V. Why he was born of a virgin.
Christ as God had no mother, and as man no father. But his mother as man was Mary. She was the seed of Abraham; and so Christ was that seed of Abraham, in whom all nations were to be blessed, Gal. iii. 16. She was of the tribe of Judah, Luke iii. 33. and of that tribe Christ by her did spring, Heb. vii. 14. She was also of the family of David, as appears by her genealogy, Luke iii. and therefore Christ is called the Son of David, as the Messiah behoved to be. She was, however, but a mean woman, the family of David being then reduced to a low outward condition in the world, having long before lost its flourishing state; so that our Lord 'sprung up as a root out of a dry ground,' Isa. xi. 1. and liii. 2.
She was a virgin before and at the time of her bringing forth Jesus, but espoused to Joseph, who was of the same tribe with her. What she was after, I think Christians should raise no question about that matter, seeing tho scripture has buried it in silence. And therefore, as they are presumptuous who would always make her being a virgin an article of faith, so they are rash that would define the contrary. For they are but little versed in the scripture, who know not that kinsmen among the Jews are ordinarily in sacred writ called brethren ; as Abraham and Lot, his brother's son, are called brethren, Gen. xiii. 8. So no argument can be drawn from persons being designed the brethren of Christ, in the evangelists, to prove that Mary bore children to Joseph.

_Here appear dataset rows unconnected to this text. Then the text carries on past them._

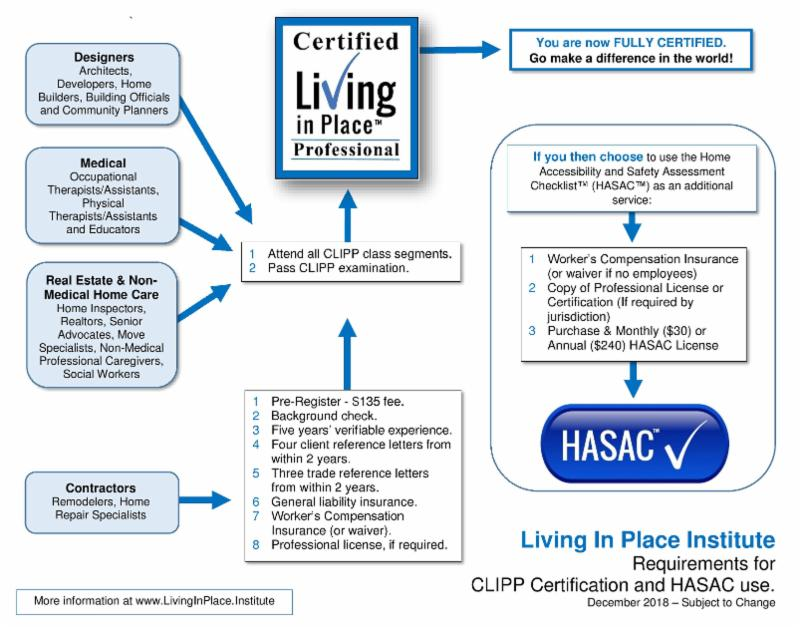 CLIPP™ FAQs | Living In Place Institute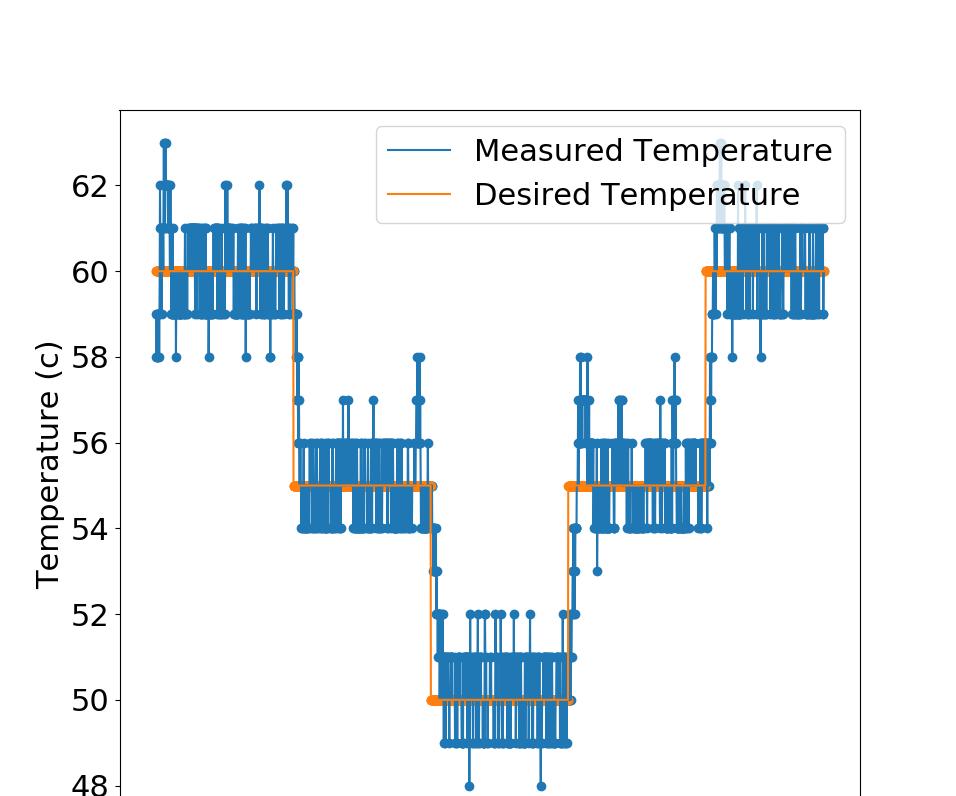 Precise Temperature Control on the Raspberry Pi 4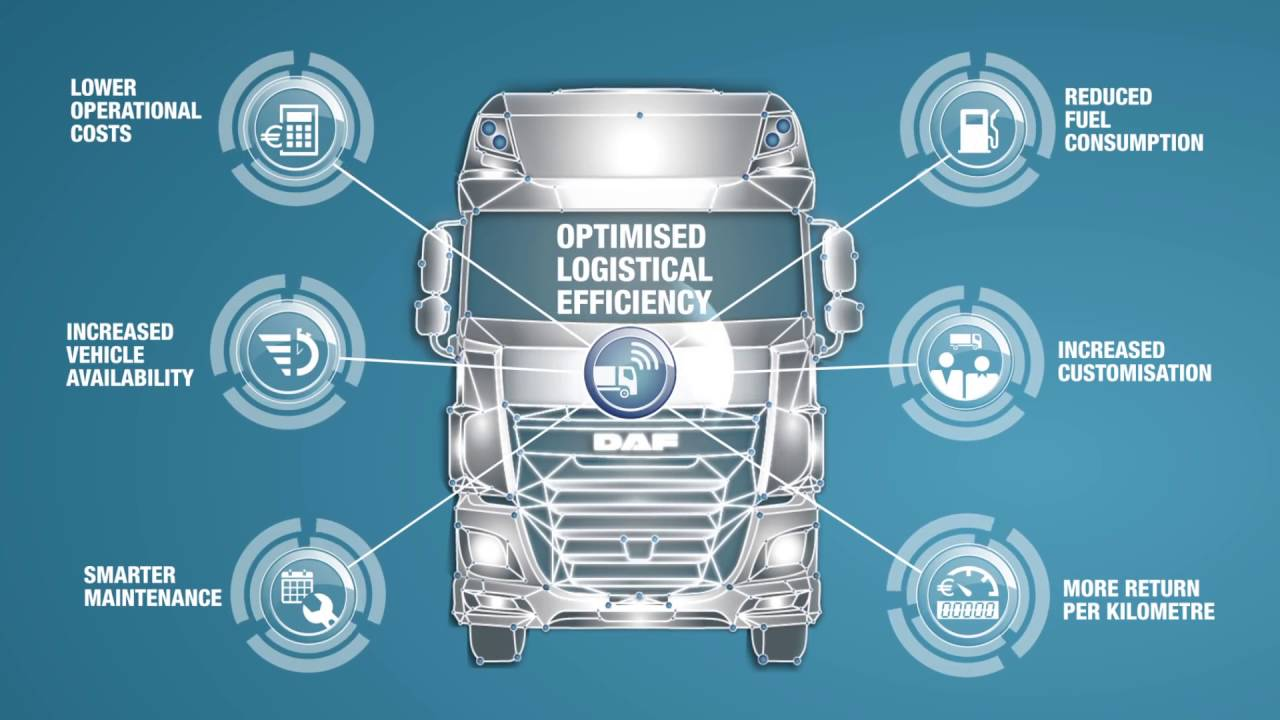 Daf Trucks Introducing Daf Connect The State Of The Art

II. I come to shew what we are to understand by Christ's becoming man. It implies,
1. That ho had a real being and existence before his incarnation. He truly was before he was conceived in the womb of the virgin, and distinct from that being which was conceived in her. He tells us himself, that he was in heaven before he ascended thither : • What and if ye shall see the Son of man ascend up where he was before ?' John vi. 62. Yea, he was with his Father from all eternity, before any of tho creatures came out of the womb of nothing.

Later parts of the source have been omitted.